简体繁体 English

使用 ehcache 的倒排索引

[英]Inverted index with ehcache

原文 2020-05-13 07:01:25 0 1 java/ indexing/ ehcache/ terracotta/ inverted-index

Lets say I want to create an inverted index on a document with 4 unique words in it.假设我想在一个包含 4 个唯一单词的文档上创建一个倒排索引。 It will look like word1 -> document, word2 -> document, word3 -> document, word4 -> document .它看起来像word1 -> document, word2 -> document, word3 -> document, word4 -> document 。 Using a size limited ehcache cache along with a terracotta cluster I can put all four associations separately in the cache.使用大小有限的 ehcache 缓存和陶土集群，我可以将所有四个关联分别放在缓存中。

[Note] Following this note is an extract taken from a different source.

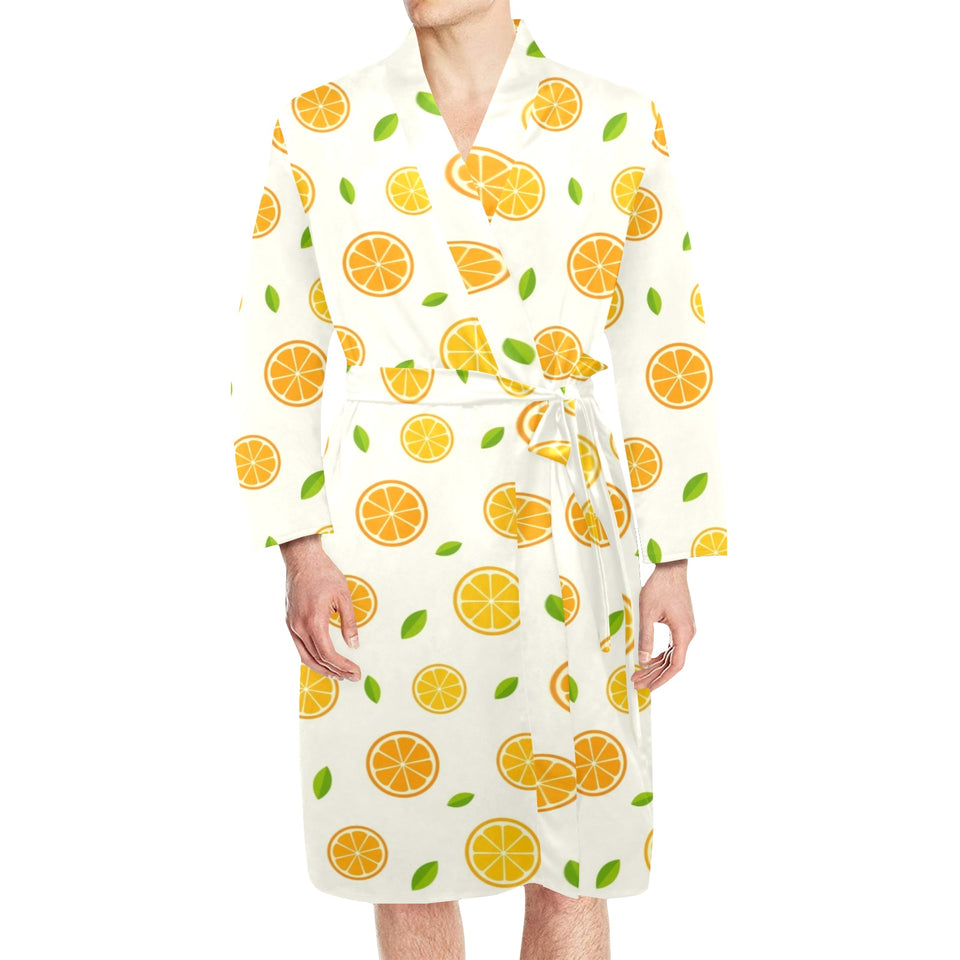 oranges leaves pattern Men's Long Sleeve Belted Night Robe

But here's what I'm wondering about: Would the cache maintain one copy of the document or would it store four of those?但这是我想知道的：缓存会保留一份文档副本还是存储其中四个？ My guess is it'd be four serialised copies (which is undesirable for my case).我的猜测是它将是四个序列化的副本（这对我来说是不可取的）。 If that's true, what's a better way to do this?如果这是真的，有什么更好的方法来做到这一点？

1 个解决方案

You are correct that any storage layer in Ehcache, with the exception of the in memory one will use a serialized version and thus your document will be duplicated effectively.您是正确的，Ehcache 中的任何存储层，除了 memory 中的存储层将使用序列化版本，因此您的文档将被有效复制。

As suggested in a comment, you could add a level of indirection between the words and the document.正如评论中所建议的，您可以在单词和文档之间添加一定程度的间接性。 You could also only store an ID in the cache and have the document leave elsewhere.您也可以只在缓存中存储一个 ID，然后将文档留在其他地方。

What is clear is that with direct mappings you should not rely on modifications done on the document of one mapping to be visible to the other mappings.清楚的是，使用直接映射，您不应依赖对一个映射的文档所做的修改才能对其他映射可见。 You would be abusing the cache.你会滥用缓存。